Samstag, 18. Januar 2020

Junge Elite Offensive Strategen

Welche Zukunft hat die Globalisierung? Überlebt die offene Weltwirtschaft das Wiederaufleben des Protektionismus? manager magazin hat die junge deutsche Führungselite zusammengebracht, um über die Zukunft nachzudenken. Ihr Credo: Gas geben - auch wenn die Zeiten schwieriger werden.

Unheil liegt in der Luft. Die Weltwirtschaft steckt in einer kritischen Phase. Krisensymptome, wohin man schaut.

Steigende Ölpreise schüren die Inflation. Die weltgrößte Wirtschaftsmacht - Amerika - offenbart fundamentale ökonomische Schwächen. Der Dollar verliert rapide an Wert. Das internationale Finanzsystem steht unter enormem Stress. Die Bevölkerungen überall in den reichen Ländern werden nervös. Die Politik reagiert mit allerlei protektionistischen Ideen.
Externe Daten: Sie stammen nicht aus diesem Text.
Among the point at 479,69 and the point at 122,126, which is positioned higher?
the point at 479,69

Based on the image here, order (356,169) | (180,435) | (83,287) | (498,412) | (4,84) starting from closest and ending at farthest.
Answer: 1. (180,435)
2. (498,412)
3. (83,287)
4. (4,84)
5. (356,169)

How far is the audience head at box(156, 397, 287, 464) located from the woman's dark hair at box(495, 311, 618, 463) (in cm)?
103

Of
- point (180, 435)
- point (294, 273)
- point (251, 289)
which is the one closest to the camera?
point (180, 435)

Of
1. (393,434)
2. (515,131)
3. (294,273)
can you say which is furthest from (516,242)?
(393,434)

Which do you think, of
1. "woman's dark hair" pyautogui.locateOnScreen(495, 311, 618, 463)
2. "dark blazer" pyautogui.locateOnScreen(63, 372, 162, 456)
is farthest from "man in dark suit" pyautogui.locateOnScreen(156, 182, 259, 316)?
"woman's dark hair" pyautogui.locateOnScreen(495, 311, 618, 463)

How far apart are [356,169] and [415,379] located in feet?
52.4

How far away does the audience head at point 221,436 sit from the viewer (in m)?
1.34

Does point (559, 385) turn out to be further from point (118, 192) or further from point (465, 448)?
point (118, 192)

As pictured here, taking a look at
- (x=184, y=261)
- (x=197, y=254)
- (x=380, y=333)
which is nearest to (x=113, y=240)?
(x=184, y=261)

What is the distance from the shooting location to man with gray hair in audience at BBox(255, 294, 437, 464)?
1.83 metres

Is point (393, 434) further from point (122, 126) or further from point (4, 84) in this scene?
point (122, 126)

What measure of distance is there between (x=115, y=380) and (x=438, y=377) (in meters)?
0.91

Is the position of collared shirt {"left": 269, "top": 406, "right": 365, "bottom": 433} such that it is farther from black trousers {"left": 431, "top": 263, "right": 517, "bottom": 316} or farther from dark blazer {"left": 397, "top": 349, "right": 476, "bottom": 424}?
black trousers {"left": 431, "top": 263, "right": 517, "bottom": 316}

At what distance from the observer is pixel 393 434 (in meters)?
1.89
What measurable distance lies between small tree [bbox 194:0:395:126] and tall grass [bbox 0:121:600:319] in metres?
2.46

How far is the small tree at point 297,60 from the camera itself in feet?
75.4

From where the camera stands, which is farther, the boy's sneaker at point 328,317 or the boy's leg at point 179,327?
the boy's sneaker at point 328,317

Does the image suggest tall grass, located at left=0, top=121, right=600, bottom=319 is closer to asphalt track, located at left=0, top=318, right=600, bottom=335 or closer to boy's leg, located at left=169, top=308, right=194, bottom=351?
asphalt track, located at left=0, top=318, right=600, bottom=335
Eine gefährliche Konstellation. Nicht ausgeschlossen, dass das globale Wirtschaftssystem zusammenbricht - Error, Absturz, Aus.

Es klingt wie eine Beschreibung der Gegenwart; tatsächlich war es der November 1975, als die Lage so kritisch war, dass sich die Regierungschefs der wichtigsten Wirtschaftsnationen zum ersten globalen Krisengipfel in Rambouillet bei Paris trafen.

Die Weltwirtschaft stand auf der Kippe, der weitere Weg der Weltgeschichte schien keineswegs vorgezeichnet. Dass es in den Jahrzehnten danach einen langen Aufschwung geben könnte, dass die Globalisierung die Wirtschaftsstrukturen von Grund auf verändern würde - all das schien im Herbst 1975 keineswegs zwangsläufig. Im Gegenteil: Die Zeichen standen eher auf Desintegration und Depression.

Heute, 32 Jahre später, durchlebt die Weltwirtschaft eine ähnlich heikle Phase. Rapide haben sich die Lage und die Stimmung in den vergangenen zwölf Monaten verschlechtert - die Immobilien-Banken-Kredit-Dollar-Öl-Krise, die Renationalisierung der Wirtschaftspolitik, die Aushöhlung des multilateralen Welthandelssystems der WTO. Wieder einmal geht es darum, ob das weltwirtschaftliche System die Entwicklung der vergangenen Jahrzehnte fortsetzt - oder ob es sich auflöst.